Я поехал за город, в маленький райцентр, где жила она в последние годы. Я увидел огромный сплошной забор с новой колючей проволокой поверху и, сквозь единственную щелку, собак, размером с телят, которые, делая гигантские прыжки, летели в мою сторону. Я резко отшатнулся — и тут заметил, что к забору, немного поодаль, тянется приличная очередь. «Приличной» она была лишь в количественном отношении, качество ее составляли дрожащие с похмелья ханурики, возраст и пол каких оставался условным. В забор был встроен тесный киоск-пенал, похожий на будку, что ставили век назад у последней заставы. Жирная баба, непонятно как втиснутая внутрь, была ее бывшей свекровью. Она продавала селедку, американские сигареты, жвачку, американское печенье, халву, водку и местное пиво. «Эх, не вовремя она ушла, — бросила мне свекруха с брезгливой досадой (как если б невестка, под маловразумительным предлогом, покинула милый семейный сабантуйчик, насмерть обидев этим сватов, кумовьев и прочих). — Как можно было — в такое-то время — уйти?! С ее-то способностями!!. Щас времячко-то — хуууххх!! Знай только поворачивайся!!.»

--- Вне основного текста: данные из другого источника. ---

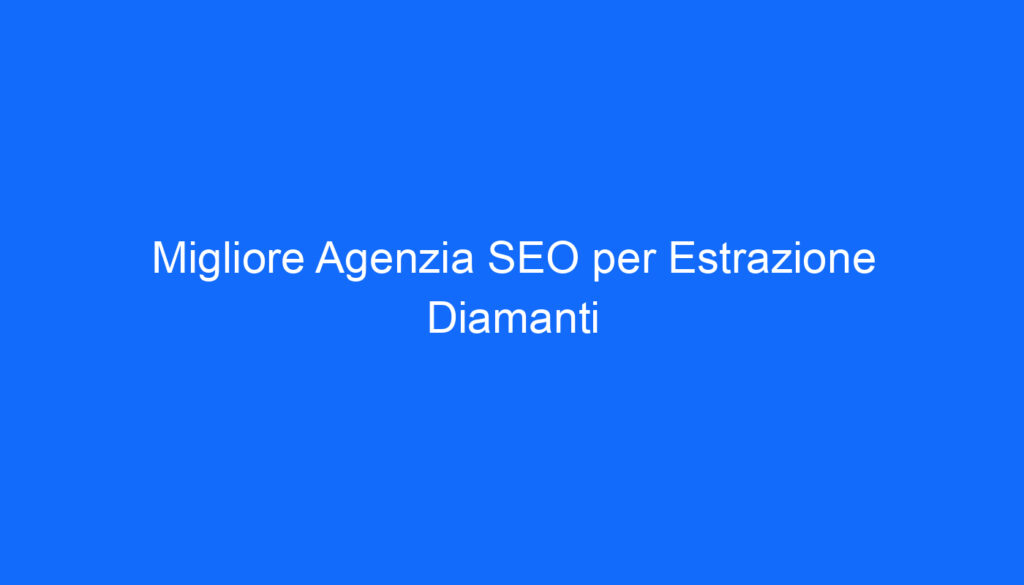 Migliore Agenzia SEO per Estrazione Diamanti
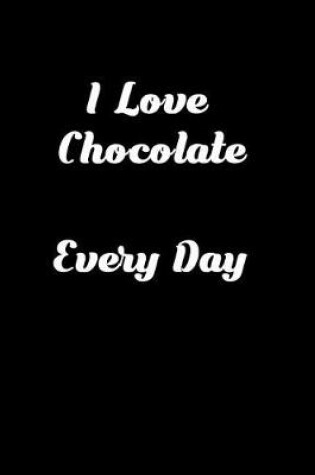 Cover of I Love Chocolate Every Day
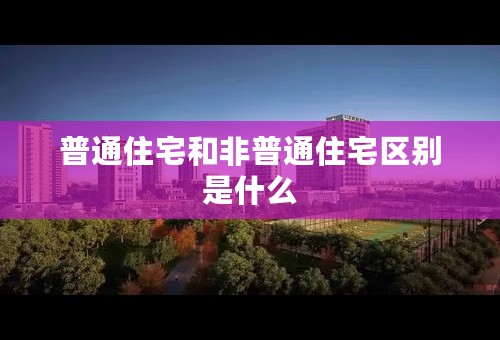 普通住宅和非普通住宅区别是什么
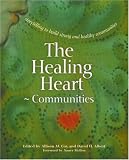 The Healing Heart for Communities: Storytelling for Strong and Healthy Communities (Families)
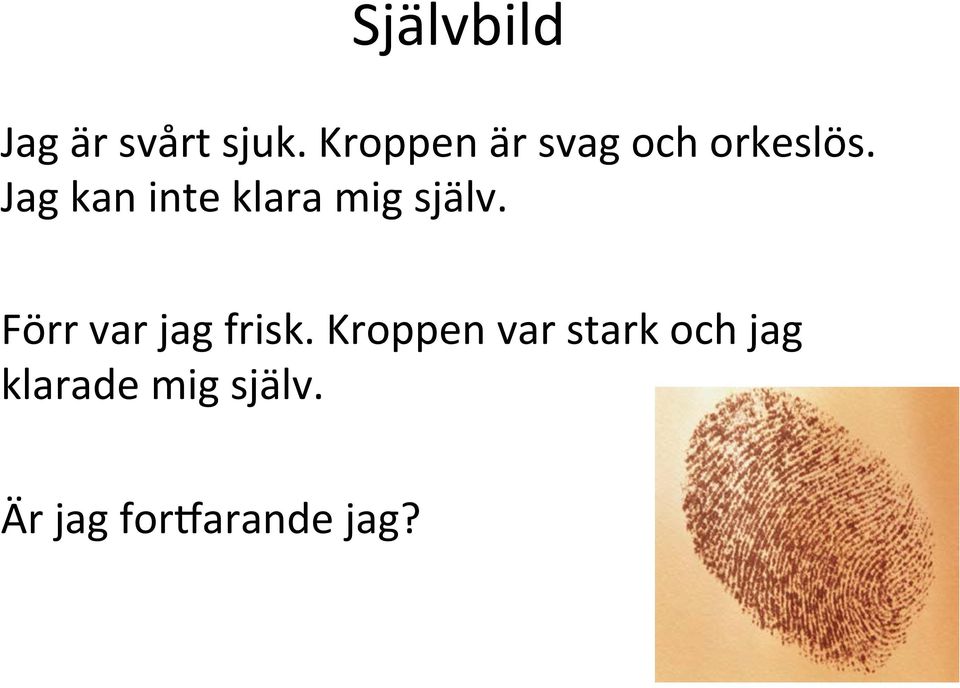 Jag kan inte klara mig själv.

«Баба сожалеет, что они не до конца ее высосали», — перевел мне внутренний голос.
Я смотрел на этот забор и эту будку, на эту грубую бабу, на селедку и вонючую очередь, на грязные комья жирной, пропахшей селедкой халвы, и чувствовал… Да ничего я не чувствовал. Только в голове у меня тупо стучало: вот на что пошла ее кровь, вот за что заплачено ее кровью, вот во что обратилась ее кровь, всё здесь стоит на ее крови, состоит из ее крови, можешь потрогать. Я тихонько гладил этот забор, пытаясь успокоить себя тем, что, может быть, она любила этот забор, ведь она — не я, она — это именно она, белозубое пламя, фантастическая принцесса, — которая, двигаясь по сцене как-то душераздирающе зажигательно и размахивая вдобавок своим невозможным конским хвостом, горланила на выпускном балу:
Will you stiill need me,
Will you stiill feed me,
When I am
Sixty four?! [4] Будешь ли ты еще нуждаться во мне, Будешь ли ты еще заботиться обо мне, Когда мне Исполнится шестьдесят четыре?! ( англ. ).

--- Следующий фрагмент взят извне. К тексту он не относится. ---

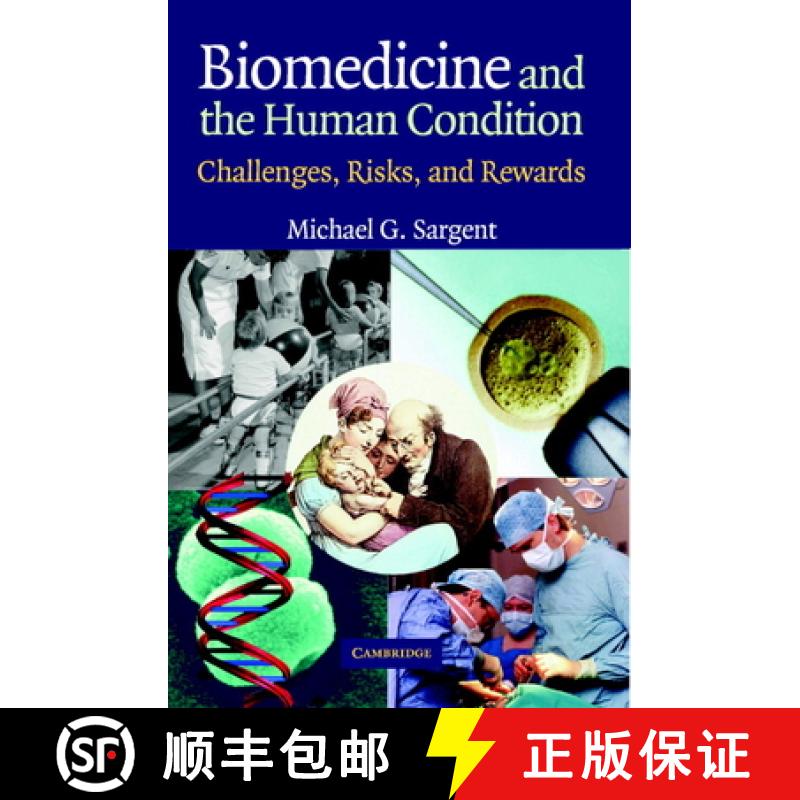 【3-4周达】Biomedicine and the Human Condition: Challenges, Risks, and Rewards [9780521541480]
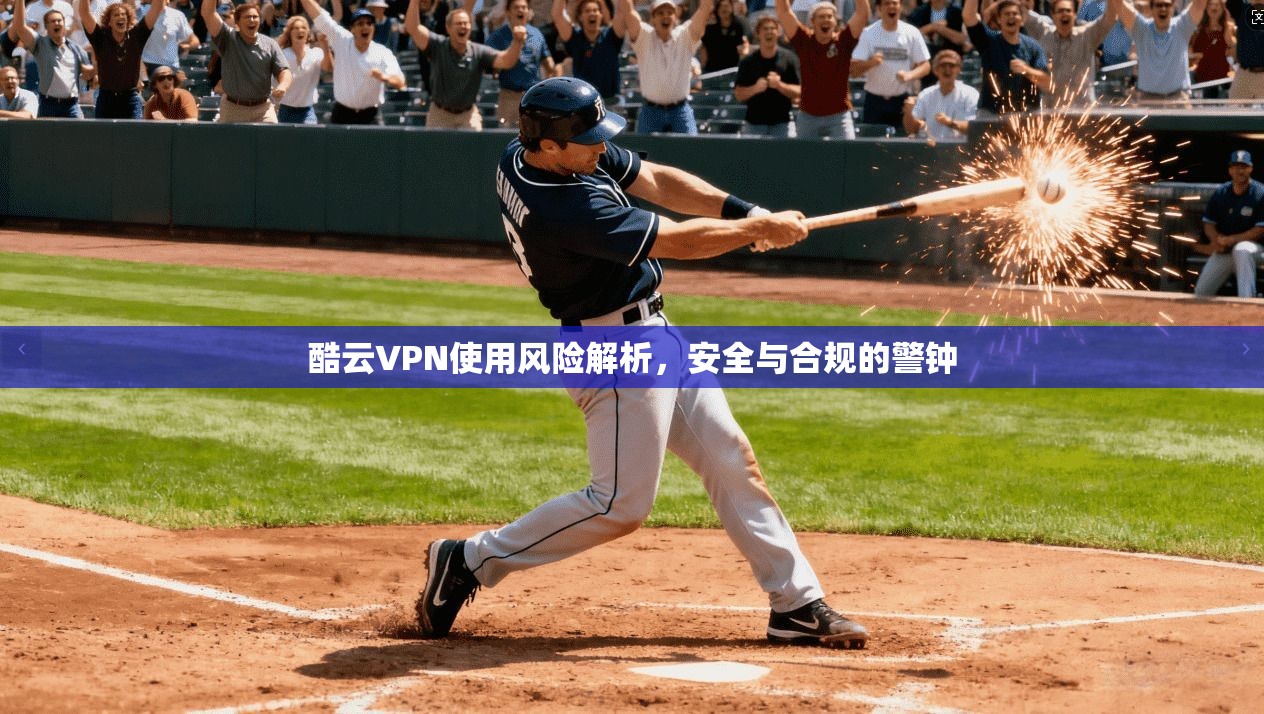 酷云VPN使用风险解析，安全与合规的警钟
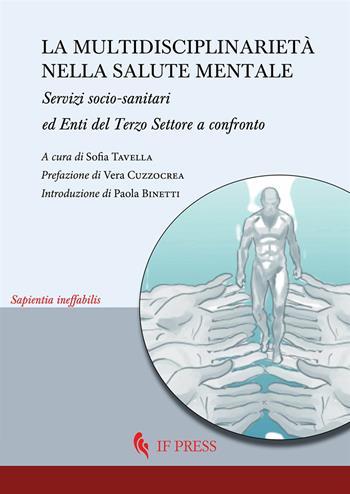 La multidisciplinarietà nella salute mentale. Servizi socio-sanitari ed enti del terzo settore a confronto  - Libro If Press 2025, Sapientia ineffabilis | Libraccio.it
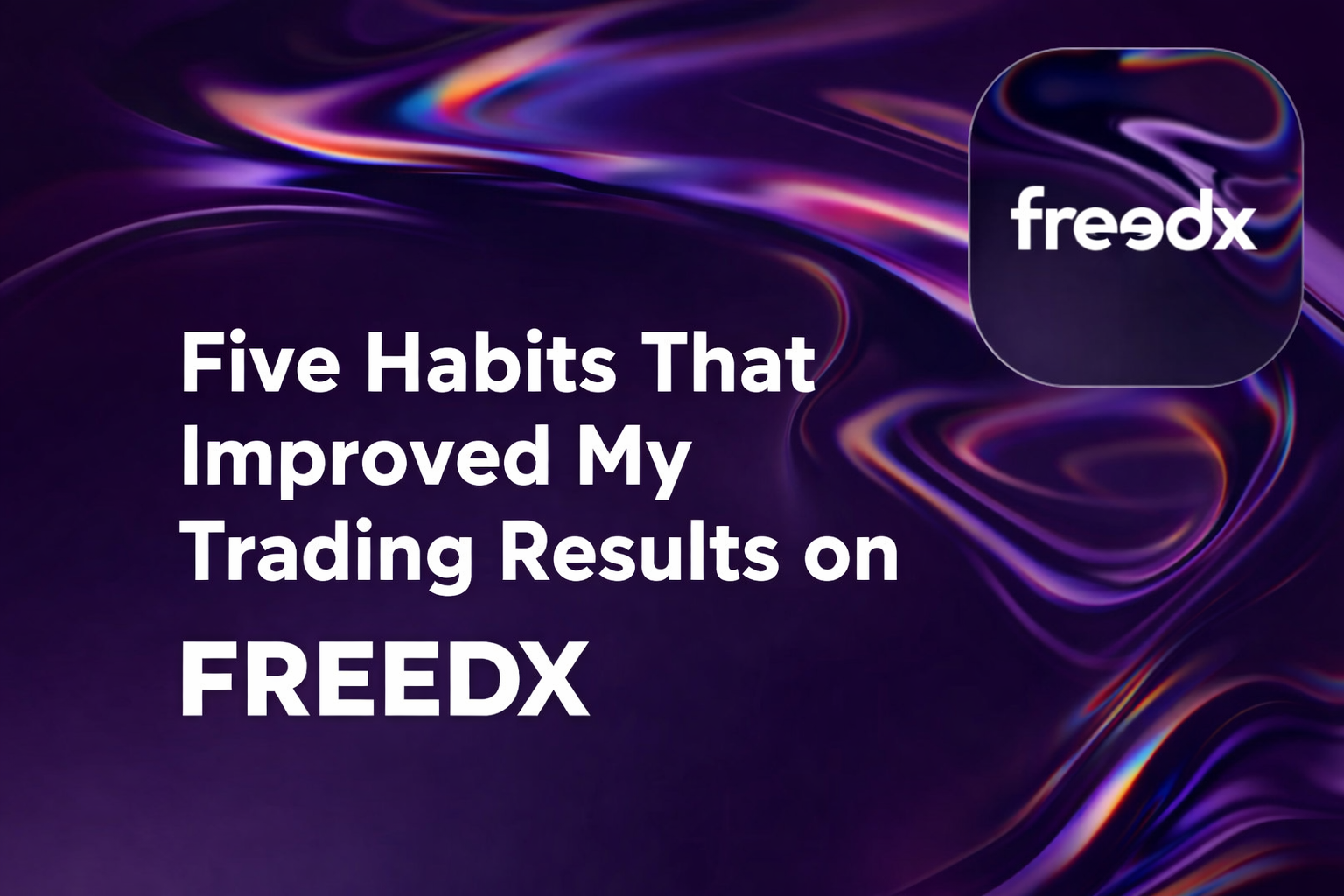 Five Habits That Improved My Trading Results on FREEDX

На ней было нарядное белое платье, купленное на деньги школы. Мне было непривычно видеть ее тогда первый раз вне драного вельвета. Это звучит очень эгоистично, но мне было до слез жаль того старого платьица, которое, конечно же, являлось частью ее самой. Не забуду странно-насмешливого выражения ее лица. Она, судя по всему, отдавала себе отчет, что ни до каких «sixty four», бог даст, не доживет. И доживать не собирается.
Она погибла, когда ей было в два раза меньше.

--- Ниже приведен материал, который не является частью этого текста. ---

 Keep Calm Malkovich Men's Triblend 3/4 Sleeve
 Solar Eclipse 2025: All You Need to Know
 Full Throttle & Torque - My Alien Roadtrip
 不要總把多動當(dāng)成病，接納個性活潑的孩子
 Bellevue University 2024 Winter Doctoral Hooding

Я любил ее больше всех на свете, больше всего на свете. Теперь, подводя итоги, я могу спокойно и просто признаться себе в этом. Хотя надо признаться себе также и в том, что ее невыносимо-прекрасное обещание — она вся являла собой обещание как таковое, — это обещание, даря беспредельное пространство моей мечте, одновременно затягивало, как наживка, в эту жизнь, ничего общего с обещанием, как выяснилось, не имеющую.
О, каким беспросветным дураком я был! Не смея к ней даже приблизиться, все эти годы, все годы — когда она еще была жива, и, как писали в девятнадцатом веке, «всё, казалось бы, было возможно», — я думал: вот справлю сначала себе кожаное пальто; вот сначала я куплю себе пыжиковую шапку — и тогда; вот куплю еще видеомагнитофон; вот куплю машину — и уж тогда; нет: вот куплю еще достойную ее квартиру; вот еще обрету я шумную славу (читай: деньги) — и тогда, и тогда, — и вот тогда только у меня будет право к ней подойти. И уж тогда я подойду!